*In which you learn how to spin an object around the origin.*

Rotation is more complex than scaling and translating, especially when you are rotating in three dimensions. For the time being, you will restrict yourself to 2D rotations.

The first step in inventing the mathematics behind rotation is to recognize that a point \(p\) can be expressed either in Cartesian coordinates or in polar coordinates as a radius and angle:

$$ \begin{align*} p &= \begin{bmatrix}x & y\end{bmatrix} &\leftarrow \text{Cartesian}\\ &= (r, a) &\leftarrow \text{polar} \end{align*} $$

The following sequence illustrates how Cartesian coordinates and polar coordinates relate:

Trigonometry tells us that these the Cartesian coordinates and polar coordinates have this relationship:

$$ \begin{aligned} x &= r \cdot \cos a \\ y &= r \cdot \sin a \end{aligned} $$

You don't have do anything with these equations yet. Just remember that if you have a point's polar coordinates, you can turn them into Cartesian coordinates with sine and cosine.

Here then is the problem of rotation. You have an existing point \(p\), and you want to rotate it \(b\) radians to compute the rotated point \(p'\). In polar coordinates, \(p'\) is a lot like \(p\); it's just rotated a bit more:

$$ \begin{aligned} p &= (r, a) \\ p' &= (r, a + b) \\ \end{aligned} $$

Now you apply your polar-to-Cartesian formulas from above to find the rotated point's Cartesian coordinates:

$$ \begin{aligned} x' &= r \cdot \cos (a + b) \\ y' &= r \cdot \sin (a + b) \\ \end{aligned} $$

Those cosine and sine of sums may be rewritten thanks to some handy trigonometric identities that you may not remember. These are the sum identities:

$$ \begin{aligned} \cos(a + b) &= \cos a \cdot \cos b - \sin a \cdot \sin b \\ \sin(a + b) &= \sin a \cdot \cos b + \cos a \cdot \sin b \end{aligned} $$

After applying the identities, you have these seemingly unhelpful equations:

$$ \begin{aligned} x' &= r \cdot (\cos a \cdot \cos b - \sin a \cdot \sin b) \\ y' &= r \cdot (\sin a \cdot \sin b + \cos a \cdot \cos b) \\ \end{aligned} $$

But wait. You can simplify a bit. First you distribute \(r\):

$$ \begin{aligned} x' &= r \cdot \cos a \cdot \cos b - r \cdot \sin a \cdot \sin b \\ y' &= r \cdot \sin a \cdot \sin b + r \cdot \cos a \cdot \cos b \\ \end{aligned} $$

Do you see that \(r \cdot \cos a\)? You know what that is? That's \(x\). You saw it earlier. And \(r \cdot \sin a\) is \(y\). You substitute these in:

$$ \begin{aligned} x' &= x \cdot \cos b - y \cdot \sin b \\ y' &= x \cdot \sin b + y \cdot \cos b \end{aligned} $$

And those are your equations for rotating. You combine the x- and y-coordinates of the original position together with some trigonometric functions.

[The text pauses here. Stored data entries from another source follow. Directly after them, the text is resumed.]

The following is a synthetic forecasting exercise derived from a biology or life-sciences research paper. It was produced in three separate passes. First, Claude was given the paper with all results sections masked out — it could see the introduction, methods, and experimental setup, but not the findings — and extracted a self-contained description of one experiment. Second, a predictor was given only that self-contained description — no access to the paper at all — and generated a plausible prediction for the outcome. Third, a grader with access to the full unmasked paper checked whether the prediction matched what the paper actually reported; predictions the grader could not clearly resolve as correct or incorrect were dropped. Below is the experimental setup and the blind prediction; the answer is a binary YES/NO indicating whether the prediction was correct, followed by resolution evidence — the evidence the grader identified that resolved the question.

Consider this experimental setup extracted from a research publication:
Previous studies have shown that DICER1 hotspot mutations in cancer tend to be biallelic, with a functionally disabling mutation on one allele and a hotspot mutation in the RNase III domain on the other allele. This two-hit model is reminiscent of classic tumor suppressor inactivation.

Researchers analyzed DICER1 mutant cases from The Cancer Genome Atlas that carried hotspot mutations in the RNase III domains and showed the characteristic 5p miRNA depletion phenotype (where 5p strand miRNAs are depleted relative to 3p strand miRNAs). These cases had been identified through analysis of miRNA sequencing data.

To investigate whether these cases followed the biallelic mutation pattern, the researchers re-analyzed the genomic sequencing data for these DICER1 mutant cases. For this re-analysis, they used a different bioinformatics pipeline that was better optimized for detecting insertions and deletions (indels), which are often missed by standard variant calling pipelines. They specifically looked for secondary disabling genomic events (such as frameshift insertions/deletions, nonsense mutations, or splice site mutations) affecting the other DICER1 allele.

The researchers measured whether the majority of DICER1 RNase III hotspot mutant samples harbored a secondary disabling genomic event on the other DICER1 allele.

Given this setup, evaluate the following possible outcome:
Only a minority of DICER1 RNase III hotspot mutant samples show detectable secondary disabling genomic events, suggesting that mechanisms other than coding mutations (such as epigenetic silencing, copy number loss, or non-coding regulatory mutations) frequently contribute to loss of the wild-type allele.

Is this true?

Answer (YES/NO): NO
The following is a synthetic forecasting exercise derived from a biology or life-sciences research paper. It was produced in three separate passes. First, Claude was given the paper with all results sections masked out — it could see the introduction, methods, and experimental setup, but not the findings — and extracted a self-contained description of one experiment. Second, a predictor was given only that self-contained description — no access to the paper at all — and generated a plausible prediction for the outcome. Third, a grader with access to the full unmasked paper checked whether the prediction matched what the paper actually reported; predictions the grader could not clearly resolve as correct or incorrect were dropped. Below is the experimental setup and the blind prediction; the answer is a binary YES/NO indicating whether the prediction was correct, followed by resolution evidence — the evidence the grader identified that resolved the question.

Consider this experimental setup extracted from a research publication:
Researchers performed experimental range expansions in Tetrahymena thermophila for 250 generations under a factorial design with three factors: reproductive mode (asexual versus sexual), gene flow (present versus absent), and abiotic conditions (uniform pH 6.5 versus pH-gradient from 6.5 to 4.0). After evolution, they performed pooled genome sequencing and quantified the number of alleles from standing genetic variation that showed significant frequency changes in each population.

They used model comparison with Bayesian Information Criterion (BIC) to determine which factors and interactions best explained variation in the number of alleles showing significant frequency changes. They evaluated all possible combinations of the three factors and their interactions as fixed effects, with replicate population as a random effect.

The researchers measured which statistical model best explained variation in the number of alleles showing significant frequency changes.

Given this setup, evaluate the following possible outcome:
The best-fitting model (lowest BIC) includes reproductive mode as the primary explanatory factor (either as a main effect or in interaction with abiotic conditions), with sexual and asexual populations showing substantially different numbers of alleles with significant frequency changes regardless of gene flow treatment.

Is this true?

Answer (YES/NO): NO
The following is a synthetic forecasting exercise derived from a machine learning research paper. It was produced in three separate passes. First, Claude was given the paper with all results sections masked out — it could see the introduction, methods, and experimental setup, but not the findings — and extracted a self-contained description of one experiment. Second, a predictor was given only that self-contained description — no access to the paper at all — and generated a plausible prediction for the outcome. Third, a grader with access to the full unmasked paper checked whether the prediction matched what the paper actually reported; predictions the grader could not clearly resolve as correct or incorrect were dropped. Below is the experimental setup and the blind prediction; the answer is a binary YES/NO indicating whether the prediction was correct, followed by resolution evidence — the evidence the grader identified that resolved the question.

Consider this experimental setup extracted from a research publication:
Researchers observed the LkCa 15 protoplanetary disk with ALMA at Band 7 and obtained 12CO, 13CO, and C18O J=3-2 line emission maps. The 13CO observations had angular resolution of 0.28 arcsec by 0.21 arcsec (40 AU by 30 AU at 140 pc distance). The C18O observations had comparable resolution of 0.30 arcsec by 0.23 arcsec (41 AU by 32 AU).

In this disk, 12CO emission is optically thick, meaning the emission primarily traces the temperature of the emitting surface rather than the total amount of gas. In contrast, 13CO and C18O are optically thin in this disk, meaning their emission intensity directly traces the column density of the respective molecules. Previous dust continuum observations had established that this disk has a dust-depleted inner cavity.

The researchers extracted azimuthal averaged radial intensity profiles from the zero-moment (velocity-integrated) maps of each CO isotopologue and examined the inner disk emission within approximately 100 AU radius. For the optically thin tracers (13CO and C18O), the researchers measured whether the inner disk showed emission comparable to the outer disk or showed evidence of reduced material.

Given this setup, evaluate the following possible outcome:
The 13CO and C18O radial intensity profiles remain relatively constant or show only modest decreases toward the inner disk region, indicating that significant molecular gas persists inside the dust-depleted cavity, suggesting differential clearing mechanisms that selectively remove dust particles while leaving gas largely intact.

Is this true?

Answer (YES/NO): NO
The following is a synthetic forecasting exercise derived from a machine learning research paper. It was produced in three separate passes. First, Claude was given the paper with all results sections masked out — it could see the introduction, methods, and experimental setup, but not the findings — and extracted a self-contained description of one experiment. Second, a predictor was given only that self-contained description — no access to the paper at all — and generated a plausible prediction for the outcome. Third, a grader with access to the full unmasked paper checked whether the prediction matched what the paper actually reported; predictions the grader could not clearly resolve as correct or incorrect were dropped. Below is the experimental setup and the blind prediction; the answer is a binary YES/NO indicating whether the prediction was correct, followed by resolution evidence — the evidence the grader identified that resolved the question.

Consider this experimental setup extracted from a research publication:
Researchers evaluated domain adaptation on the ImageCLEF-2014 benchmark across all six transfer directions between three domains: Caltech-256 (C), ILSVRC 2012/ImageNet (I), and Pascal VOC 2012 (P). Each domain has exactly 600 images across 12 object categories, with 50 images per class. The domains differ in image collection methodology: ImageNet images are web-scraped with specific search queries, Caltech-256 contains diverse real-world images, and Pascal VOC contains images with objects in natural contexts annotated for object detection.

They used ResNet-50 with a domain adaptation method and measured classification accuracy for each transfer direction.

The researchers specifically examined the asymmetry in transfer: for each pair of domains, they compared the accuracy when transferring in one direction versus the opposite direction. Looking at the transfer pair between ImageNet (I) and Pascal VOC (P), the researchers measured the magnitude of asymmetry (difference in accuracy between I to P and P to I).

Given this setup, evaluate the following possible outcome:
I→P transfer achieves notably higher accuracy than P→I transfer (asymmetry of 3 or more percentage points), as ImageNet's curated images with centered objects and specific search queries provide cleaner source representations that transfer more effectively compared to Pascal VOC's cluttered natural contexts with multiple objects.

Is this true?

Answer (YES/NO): NO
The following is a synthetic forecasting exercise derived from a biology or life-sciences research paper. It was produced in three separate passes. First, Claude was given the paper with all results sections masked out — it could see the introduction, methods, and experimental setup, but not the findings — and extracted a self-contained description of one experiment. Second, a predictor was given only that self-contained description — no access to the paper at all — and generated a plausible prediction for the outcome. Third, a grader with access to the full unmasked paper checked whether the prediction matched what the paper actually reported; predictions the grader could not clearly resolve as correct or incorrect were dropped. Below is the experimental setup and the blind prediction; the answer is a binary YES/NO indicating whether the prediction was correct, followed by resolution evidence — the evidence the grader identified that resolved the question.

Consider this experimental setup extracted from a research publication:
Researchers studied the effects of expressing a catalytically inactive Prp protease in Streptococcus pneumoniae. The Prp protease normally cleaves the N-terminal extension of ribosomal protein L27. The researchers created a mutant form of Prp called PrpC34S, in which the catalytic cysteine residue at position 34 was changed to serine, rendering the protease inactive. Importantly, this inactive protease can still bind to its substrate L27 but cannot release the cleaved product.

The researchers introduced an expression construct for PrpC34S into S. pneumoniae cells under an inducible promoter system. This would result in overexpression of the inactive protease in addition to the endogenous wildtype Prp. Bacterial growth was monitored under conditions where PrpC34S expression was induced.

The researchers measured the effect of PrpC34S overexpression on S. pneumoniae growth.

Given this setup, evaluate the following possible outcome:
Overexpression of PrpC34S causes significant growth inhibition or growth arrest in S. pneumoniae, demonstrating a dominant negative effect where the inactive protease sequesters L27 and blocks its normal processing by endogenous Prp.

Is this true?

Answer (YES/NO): YES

In GLSL, you can give \(b\) a more meaningful name, like `radians`

. The equations then translate into this vertex shader:

```
uniform float radians;
in vec3 position;
void main() {
gl_Position = vec4(
position.x * cos(radians) - position.y * sin(radians),
position.x * sin(radians) + position.y * cos(radians),
position.z,
1.0
);
}
```

On the CPU side, we supply a value for `radians`

, which is a scalar:

`shaderProgram.setUniform1f('radians', 0.1);`

Try adding rotation to one of your renderers.